НЕОБХОДИМЫЕ ДЕЙСТВИЯ =
• 1. Кем был Поль Леото согласно отрывку о «Дневниках» о. Александра?
• 2. Переведите на английский язык предложение из отрывка о «Дневниках» о. Александра: «Дар жизни, по-видимому, обратно пропорционален дару идей».
• 3. Продолжите отрывок о «Дневниках» о. Александра с того места, на котором он заканчивается.
··· ПРЕДОСТАВЛЕННЫЙ ОТРЫВОК ···
Но здесь и возникает тот самый вопрос, насколько в этом эсхатологизме нашли отражения особенности личности самого о. Александра, возможно, в свою очередь, укрепившиеся и развившиеся под влиянием всемирно-исторических событий, сопровождающих русскую трагедию. Ответ на него мы находим всё в тех же «Дневниках». По записям можно заметить, насколько о. Александр был увлечён чтением «Литературного дневника» французского писателя и театрального критика Поля Леото (1872—1956 г.), ссылки на это имя мы можем найти во всей книге, буквально с первой и почти до последней страницы. Вот в связи с какой мыслью упоминается однажды это имя.
«Leautand: человек, рассказывающий изо дня в день свою жизнь, говорящий только правду о себе. И вот он становится другом. Это не означает ни согласия, ни единомыслия. Это что-то совсем другое, по-своему таинственное: полюбить человека не за что-то иное, как только за него самого. Он пишет так, что становится жаль: вот не было “меня” в его жизни. Но что меня не было в жизни Гегеля или Канта, это мне решительно безразлично. Дар жизни, по-видимому, обратно пропорционален дару идей»[4].
Сказано (о себе) очень точно и сильно, но поэтому сказанное и выдаёт о. Александра в данном моменте, что называется, «с головой». Да, конечно, становится яснее, кто может быть твоим другом, если ты указываешь на того, кто является твоим не другом (ещё совсем не обязательно недругом). Отрицание играет здесь свою продуктивную роль. Но почему в качестве таких не друзей выбраны гении философии Гегель и Кант, почему именно мыслители такого масштаба и мировой значимости? Ведь можно было выбрать фигуры и поскромнее, соизмеримые с тем же Леото. Да и по времени далековато, а время здесь как раз значимо. Ведь, так или иначе, жизнь русского человека в лице о. Александра — жизнь даже не на излёте, а после конца России. А если брать времена её исторического бытия, да ещё, можно сказать, счастливые времена? Ведь молодой Карамзин, тоже знаковая фигура, как раз очень хотел, чтобы в его жизни был Кант, стремился встретиться с ним. А Герцен (здесь он вполне может быть упомянут) не представлял себе, как можно считать себя современным человеком без знакомства с трудами Гегеля, и уж, конечно, не отказался бы от встречи.
··· ИСХОДНЫЕ ДАННЫЕ ···
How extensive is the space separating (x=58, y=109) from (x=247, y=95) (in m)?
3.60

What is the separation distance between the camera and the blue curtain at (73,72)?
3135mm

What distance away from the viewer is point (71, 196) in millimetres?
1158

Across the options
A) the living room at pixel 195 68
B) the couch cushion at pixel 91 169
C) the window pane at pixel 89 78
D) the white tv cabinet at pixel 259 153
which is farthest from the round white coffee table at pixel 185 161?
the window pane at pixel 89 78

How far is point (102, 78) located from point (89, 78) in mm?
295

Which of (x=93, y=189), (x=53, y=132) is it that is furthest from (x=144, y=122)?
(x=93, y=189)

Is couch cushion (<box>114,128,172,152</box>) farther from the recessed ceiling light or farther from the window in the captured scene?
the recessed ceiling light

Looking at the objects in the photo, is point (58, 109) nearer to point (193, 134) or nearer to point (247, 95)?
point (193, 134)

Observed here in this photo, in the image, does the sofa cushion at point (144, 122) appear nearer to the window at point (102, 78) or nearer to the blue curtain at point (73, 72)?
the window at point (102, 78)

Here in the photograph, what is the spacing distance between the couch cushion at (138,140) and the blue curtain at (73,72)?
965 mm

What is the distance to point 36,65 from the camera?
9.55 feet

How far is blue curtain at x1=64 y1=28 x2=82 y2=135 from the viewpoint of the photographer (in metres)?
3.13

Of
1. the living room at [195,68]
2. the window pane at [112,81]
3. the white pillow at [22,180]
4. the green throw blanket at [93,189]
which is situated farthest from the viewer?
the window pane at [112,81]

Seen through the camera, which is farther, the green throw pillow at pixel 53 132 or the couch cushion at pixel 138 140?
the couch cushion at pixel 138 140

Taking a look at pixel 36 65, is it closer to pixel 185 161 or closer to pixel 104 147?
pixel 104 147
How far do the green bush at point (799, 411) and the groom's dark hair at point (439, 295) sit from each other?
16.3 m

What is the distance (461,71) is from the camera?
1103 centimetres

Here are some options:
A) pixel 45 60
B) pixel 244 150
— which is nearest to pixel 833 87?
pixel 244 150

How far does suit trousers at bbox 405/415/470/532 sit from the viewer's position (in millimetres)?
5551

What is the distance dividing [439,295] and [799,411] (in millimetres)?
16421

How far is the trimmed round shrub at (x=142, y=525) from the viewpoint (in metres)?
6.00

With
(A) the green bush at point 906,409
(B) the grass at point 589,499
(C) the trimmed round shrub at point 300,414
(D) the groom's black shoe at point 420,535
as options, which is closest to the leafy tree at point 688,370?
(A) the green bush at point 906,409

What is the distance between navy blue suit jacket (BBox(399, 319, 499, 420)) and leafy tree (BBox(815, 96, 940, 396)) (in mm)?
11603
···
РЕШЁННЫЕ ЗАДАНИЯ =
• 1. Французским писателем и театральным критиком.

• 2. The gift of life is apparently inversely proportional to the gift of ideas.

• 3.
Какой-то именно едва ли не личный вызов чувствуется в этих фразах о. Александра, сознательная готовность более, нежели заявить о своей личной несовместимости с кем-то чужим. Довольно странный выбор фигур для противопоставления Леото мотивирован, если перенести акцент в план не личной, а некоей всеобщей темы, иной задачей, чем ответ на вопрос, чья душа созвучна твоей, а чья — нет. О. Александр пользуется здесь поводом, чтобы как-то без лишних рассуждений показать, что дело философии в лице лучших её представителей (совсем не случайно им упоминаются и Гегель и Кант, чтобы кто-то не подумал, что о. Александр не приемлет просто одну из систем, а не немецкую философию в целом) не имеет отношения к жизни, более того, обратно пропорционально дару жизни. То есть дело это второстепенное, искусственное, как бы высоко ни превозносились историками философии имена её выдающихся деятелей. Дневниковая запись у Шмемана — идеальный способ высказаться, не вступая с кем бы то ни было в полемику. Какое дело о. Александру до всевозможных авторитетных мнений. Он ведёт дневник, пишет для себя и о себе, делится своими личными впечатлениями и воспоминаниями с самим же собой. Но слишком личное вовсе не звучит здесь как не имеющее отношения ко всеобщему, напротив, так оказывается легче всего ощущение этого всеобщего высказать. Однако это личное неприятие философии на самом деле и оказывается, на наш взгляд, одним из самым удручающих обстоятельств, заставляющих о. Александра толковать жизнь главным образом в эсхатологической перспективе, так как из неё, т.е. жизни, здесь и сейчас оказалась изъятой наисущественнейшая часть — жизнь идей, жизнь мысли. Не потому ли Жизнь, не принятая в своей полноте и ближайшей реальности, так или иначе должна достраивать себя уже за границей сущего?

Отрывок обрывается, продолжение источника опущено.